After occlusion, the patient had significant improvement of his exercise intolerance and fatigue. Follow-up hemodynamic study 12 months later showed no increase in venous pressure, no development of venous collaterals, and no decrease in his oxygen saturation.

3. Discussion

Generally, a persistent left superior caval vein draining into the right atrium through a coronary sinus has no hemodynamic consequence but draining into the left atrium creates a small obligatory right-to-left shunt [4]. Although this drainage to the left atrium is commonly asymptomatic, it may cause in some cases hypoxemia, cyanosis, clubbing of the nail bed, and some major complications like paradoxical embolization [4, 6, 8]. This may be more exaggerated in patients with univentricular hearts where the systemic venous pressure is always higher than left atrial pressure.

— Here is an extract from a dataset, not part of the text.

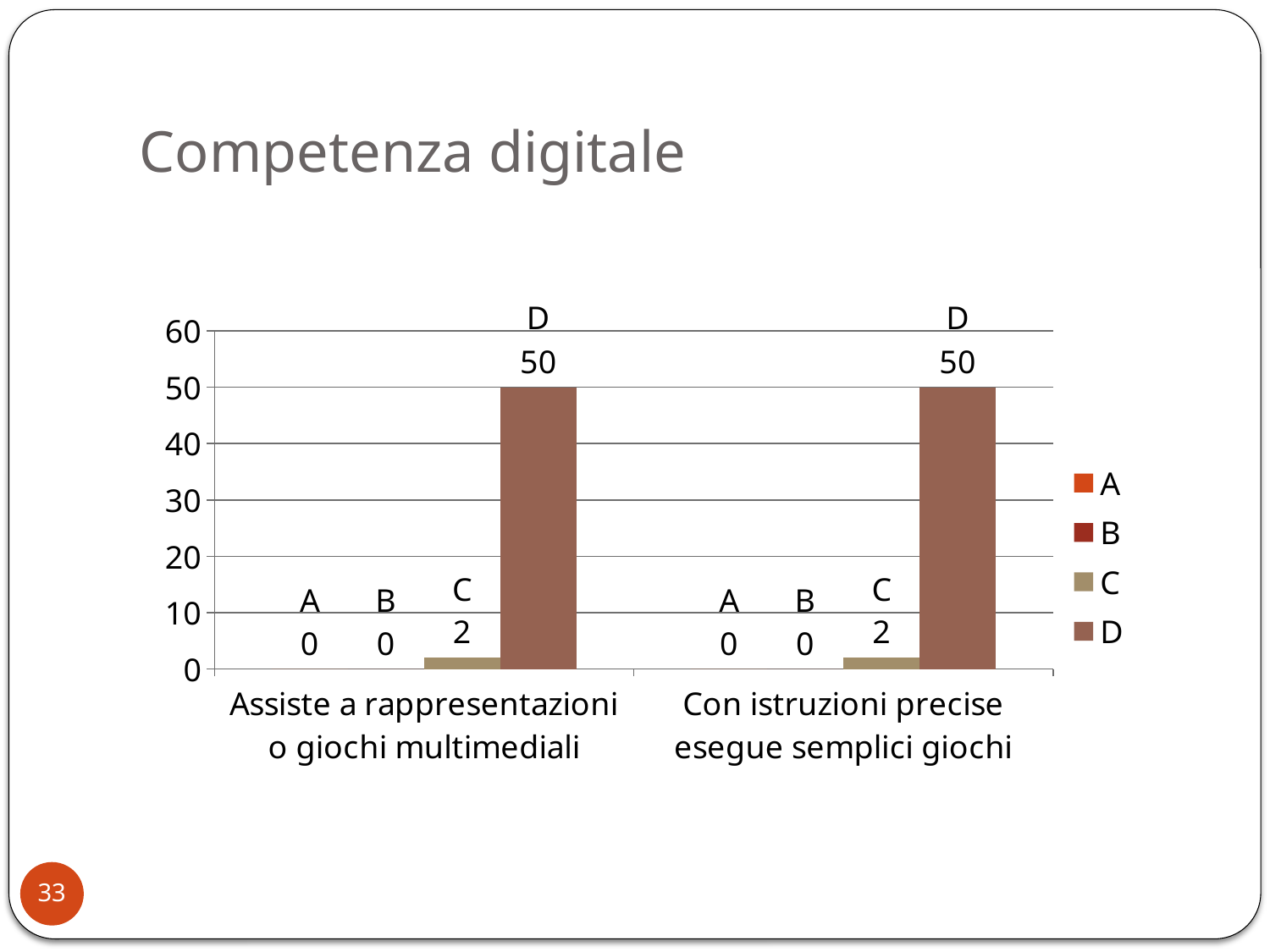
What is the value of series C for "Con istruzioni precise esegue semplici giochi"? 2 What kind of chart is shown on the slide? bar chart How many categories are shown on the x axis? 2 Which series has the highest value for "Con istruzioni precise esegue semplici giochi"? D What is the title of the slide containing the chart? Competenza digitale How many series does the legend list? 4 What is the value of series B for "Con istruzioni precise esegue semplici giochi"? 0 Which is larger for "Assiste a rappresentazioni o giochi multimediali": series C or series D? D Is the value of series D for "Con istruzioni precise esegue semplici giochi" greater or less than 40? greater What is the value of series A for "Assiste a rappresentazioni o giochi multimediali"? 0 What is the difference between series D and series C for "Assiste a rappresentazioni o giochi multimediali"? 48 What is the value of series D for "Assiste a rappresentazioni o giochi multimediali"? 50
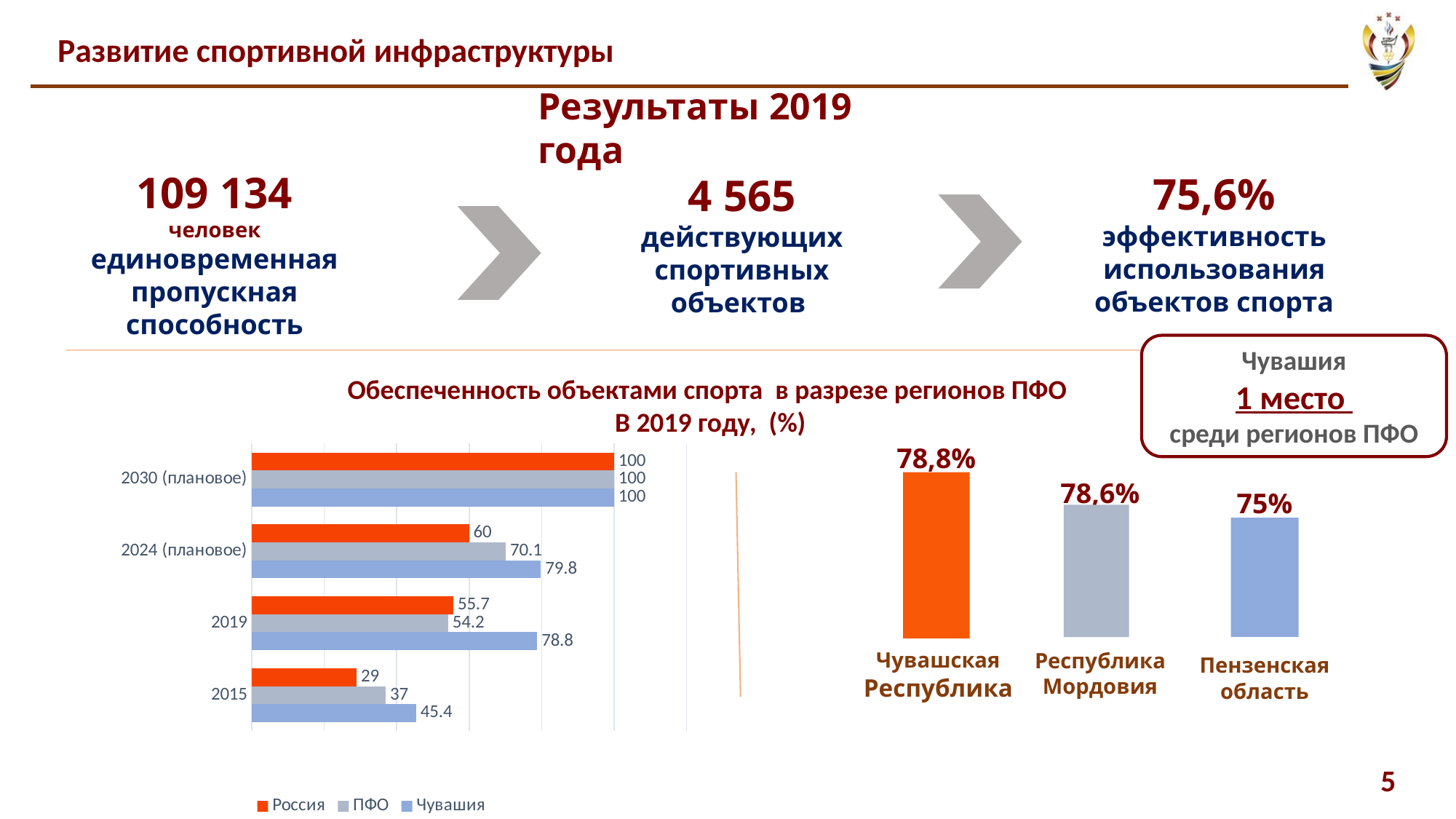
In the left chart, how many series does the legend list? 3 In the left chart, what is the value for Чувашия in 2019? 78.8 In the right chart, which region has the lowest value? Пензенская область What kind of chart is the left chart? bar chart In the right chart, what is the difference between Чувашская Республика and Пензенская область? 3,8% In the right chart, what is the value for Республика Мордовия? 78,6% In the left chart, how many year categories are shown on the vertical axis? 4 In the left chart, what is the value for Россия in 2015? 29 In the left chart, which series has the lowest value in 2015? Россия In the left chart, does the Чувашия value rise or fall from 2015 to 2030 (плановое)? rise In the left chart, what is the difference between the Чувашия and Россия values in 2019? 23.1 In the left chart, what is the value for ПФО in 2024 (плановое)? 70.1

In our patient the diagnosis of a persistent left superior caval vein was made after presentation of progressive and symptomatic cyanosis 18 years after his cavopulmonary anastomosis. From the previous records of his operation at another institution it was unclear if the anomalous vein was identified. Since it is draining directly into the roof of the left atrium and the communicating vein to the right superior caval vein was long and tortuous, we tested by balloon occlusion to see if there is any effect on the cardiac output or the venous pressure before permanently occlude the vein. Balloon test occlusion has been well described before transcatheter occlusion of systemic venous anomalies [9].

In our patient there was no significant change in the venous or arterial pressure with significant improvement of oxygen saturation indicating a significant improvement of pulmonary blood flow. Because of the geometry of the vascular plug and the absence of retention discs in its design as well as the relatively large size of the vein, closure was not successful using vascular plug. Use of atrial septal occluder enabled secure placement due to the presence of retention discs. This was reported in previous reports as an off-label use of the atrial septal occlude [1012].

4. Conclusion

Patients with single ventricle physiology should have regular follow-up and surveillance for right to left shunt, which can result in significant and progressive desaturation and deterioration of exercise tolerance. With the new and multiple selection of devices available in the recent years it has been possible to occlude many of the right to left shunts percutaneously.

Conflict of Interests

The authors declare no conflict of interests associated with this work.